Отдала исписанные листочки старику, а ручку машинально сунула в карман своего черного балахона. Не стал напоминать, что ручка на самом деле его. Ясно уже, что бедняжка смутится так, словно ее застукали на попытке вынести кило леденцов из сиротского дома. Еще чего доброго убежит потом в дождь от стыда. С пылкими юными барышнями надо быть очень осторожным, потому что страдать, переживать и терзаться они уже научились, а просто жить – еще нет.

– Ну вот и миражи прошли, – будничным тоном заметила она, оглядевшись по сторонам. – Дом выглядит как положено. И вообще все.

Это было, скажем так, некоторое преувеличение. Лесопарк и площадь с фонтаном к тому времени и правда исчезли, но высоченный, никак не меньше девяти этажей дом из темного, почти черного камня, возникший на углу Майронё и Барборы Радвилайте, совершенно не походил на коричневый трехэтажный, который стоял здесь всегда. И широкий проспект с магазинами и кафе на месте Бернардинского сада тоже был не совсем уместен. То есть ладно, пусть будет, если уж появился, никаких возражений, но не пытайтесь меня убедить, будто это и есть «как положено». Кто бы его ни положил.

Со стороны проспекта к ним стремительно приближался человек – ну наконец-то, хоть кто-то живой и антропоморфный, а то посидишь так под этим тентом, в окружении стены дождя еще пару часов, или лет и окончательно разуверишься в существовании рода человеческого. Откуда бы здесь взяться еще каким-то людям? Нет их больше. И не было никогда.

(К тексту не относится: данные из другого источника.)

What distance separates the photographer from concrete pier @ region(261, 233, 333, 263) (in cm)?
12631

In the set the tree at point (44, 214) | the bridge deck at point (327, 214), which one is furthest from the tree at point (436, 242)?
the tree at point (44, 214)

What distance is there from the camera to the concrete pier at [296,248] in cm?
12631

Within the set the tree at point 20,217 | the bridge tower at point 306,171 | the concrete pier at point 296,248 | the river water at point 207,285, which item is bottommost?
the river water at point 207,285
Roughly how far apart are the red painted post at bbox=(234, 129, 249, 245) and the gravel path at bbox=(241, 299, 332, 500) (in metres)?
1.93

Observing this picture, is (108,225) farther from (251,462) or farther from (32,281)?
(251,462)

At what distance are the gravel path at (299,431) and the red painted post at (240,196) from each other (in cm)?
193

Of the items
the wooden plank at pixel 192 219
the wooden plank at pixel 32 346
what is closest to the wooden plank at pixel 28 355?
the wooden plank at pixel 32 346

Но высокий человек в длинном черном плаще, с огромным, примерно полутора метров в диаметре черным зонтом, приближавшийся к ним со стороны невесть откуда взявшегося проспекта, явно не испытывал ни малейших сомнений в собственном существовании. Очень уж бодро, почти вприпрыжку шел он по лужам и очень уж весело улыбался им, всем сразу. И приветливо махал рукой.

– Рыжик! – закричал он издалека. – Держись, спасение близко! Я принес тебе зонт!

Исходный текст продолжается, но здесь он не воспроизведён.